--- 書く課題 1 ---
「仮名加工情報」についての文章で、「正直、「仮名加工情報」は」で始まる段落を、大事な中身を残したまま短い箇条書きにしてください。
--- 書く課題 2 ---
改正個人情報保護法の「仮名加工情報」についての文章を、最後の文の後から続けて書いてください。

--- 読む文章 ---
____________________

2020年・改正個人情報保護法の概要(「仮名加工情報」編)

第1 はじめに

(2020/7/6に右の箇所を修正加筆しました⇒第3・4(1)、第4(1))
2020年・改正個人情報保護法についてこれまで何回かnoteを書きましたが、今回は「仮名加工情報」について書いてみます。
今回は改正個人情報保護法シリーズの第6回目で、本当は「越境移転」について書こうと思っていました。ただ、「仮名加工情報」について結構議論があるようで、個人的にも早く書きたくなってしまったため「越境移転」は飛ばして「仮名加工情報」について書かせていただきます(「越境移転」編も今後書こうとは思ってます)。

正直、「仮名加工情報」は今回の改正の中でも一番条文が読みづらく、個人情報保護委員会(PPC)がどのような解釈・整理をしているのかもよくわかりません。。。
そのため、以下では自分が条文を素直な心で読んでみた結果、こうじゃないかと思った整理を書きます(なのでPPCの見解とは違うかもしれません)。

____________________

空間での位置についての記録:
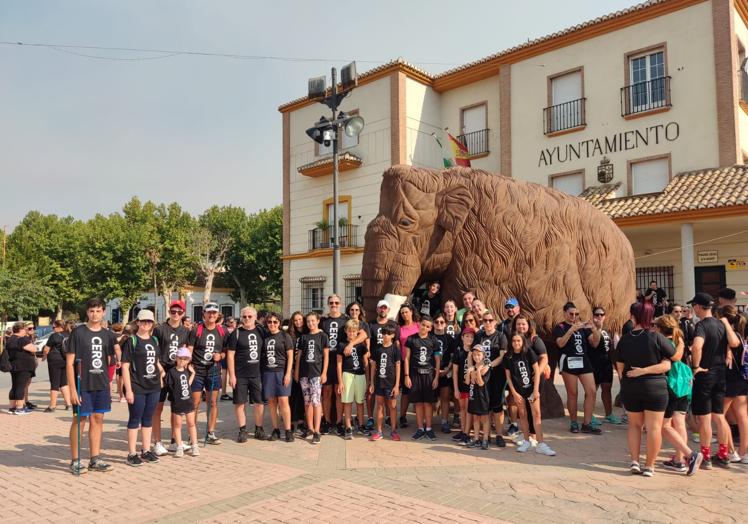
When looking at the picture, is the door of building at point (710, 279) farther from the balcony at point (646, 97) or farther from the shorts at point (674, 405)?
the shorts at point (674, 405)

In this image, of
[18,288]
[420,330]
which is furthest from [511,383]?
[18,288]

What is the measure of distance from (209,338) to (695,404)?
5.30 meters

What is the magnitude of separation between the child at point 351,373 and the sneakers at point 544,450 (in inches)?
84.7

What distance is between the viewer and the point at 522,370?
6.46 meters

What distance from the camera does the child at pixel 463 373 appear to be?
688cm

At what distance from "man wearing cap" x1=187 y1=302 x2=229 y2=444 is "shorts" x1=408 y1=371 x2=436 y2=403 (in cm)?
232

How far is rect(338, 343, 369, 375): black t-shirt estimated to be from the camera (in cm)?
724

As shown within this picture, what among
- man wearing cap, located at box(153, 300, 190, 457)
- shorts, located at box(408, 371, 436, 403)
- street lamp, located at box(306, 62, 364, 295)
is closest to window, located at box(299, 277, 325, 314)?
street lamp, located at box(306, 62, 364, 295)

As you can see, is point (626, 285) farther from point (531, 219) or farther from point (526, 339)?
point (526, 339)

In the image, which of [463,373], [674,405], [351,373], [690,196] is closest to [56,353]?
[351,373]

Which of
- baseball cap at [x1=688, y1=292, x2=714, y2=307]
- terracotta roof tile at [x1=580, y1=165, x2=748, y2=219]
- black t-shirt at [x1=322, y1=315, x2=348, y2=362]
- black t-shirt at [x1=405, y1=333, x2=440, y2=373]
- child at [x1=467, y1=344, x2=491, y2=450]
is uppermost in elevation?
terracotta roof tile at [x1=580, y1=165, x2=748, y2=219]

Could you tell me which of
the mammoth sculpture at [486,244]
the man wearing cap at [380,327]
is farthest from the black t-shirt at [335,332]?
the mammoth sculpture at [486,244]

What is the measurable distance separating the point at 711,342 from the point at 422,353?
9.92 ft

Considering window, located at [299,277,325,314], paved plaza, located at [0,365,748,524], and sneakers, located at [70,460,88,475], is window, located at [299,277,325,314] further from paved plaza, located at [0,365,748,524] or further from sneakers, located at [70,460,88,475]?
sneakers, located at [70,460,88,475]
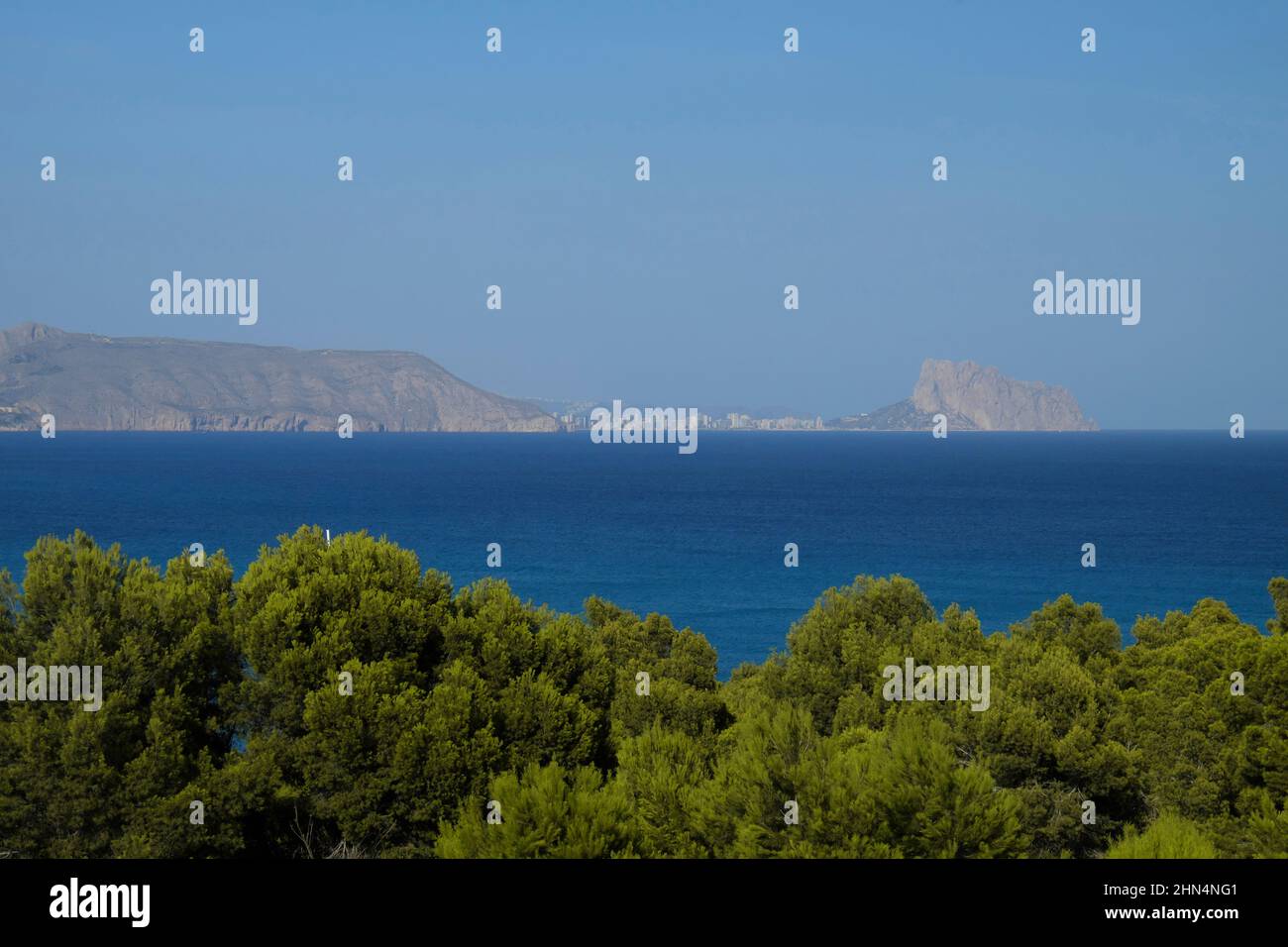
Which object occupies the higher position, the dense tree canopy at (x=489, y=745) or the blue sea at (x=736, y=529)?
the blue sea at (x=736, y=529)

____________________

--- 答え 1 ---
- 「仮名加工情報」は今回の改正の中で一番条文が読みづらい。
- 個人情報保護委員会(PPC)がどう解釈・整理しているのかもよくわからない。
- そこで、条文を素直に読んで筆者がこうではないかと思った整理を書く。
- そのため、PPCの見解とは違うかもしれない。

--- 答え 2 ---
第2 仮名加工情報のイメージ

「仮名加工情報」は、いきなり条文を読んでもイメージが湧きません、そのため条文以外の資料を元にまずは「仮名加工情報」のイメージをつかむのがよいと思います。

PPCが公開している「個人情報の保護に関する法律等の一部を改正する法律(概要)」では、「仮名加工情報」について次のように記載されています。

イノベーションを促進する観点から、氏名等を削除した「仮名加工情報」を創設し、内部分析に限定する等を条件に、開示・利用停止請求への対応等の義務を緩和する。

また、改正個人情報保護法の元になっている「個人情報保護法いわゆる3年ごと見直し制度改正大綱」では、次のように記載されています。

2.「仮名化情報(仮称)」の創設
〇 事業者の中には、自らの組織内部でパーソナルデータを取り扱うにあたり、安全管理措置の一環として、データ内の氏名等特定の個人を直接識別できる記述を他の記述に置き換える又は削除することで、加工後のデータ単体からは特定の個人を識別できないようにするといった、いわゆる「仮名化」と呼ばれる加工を施した上で利活用を行う例がみられる。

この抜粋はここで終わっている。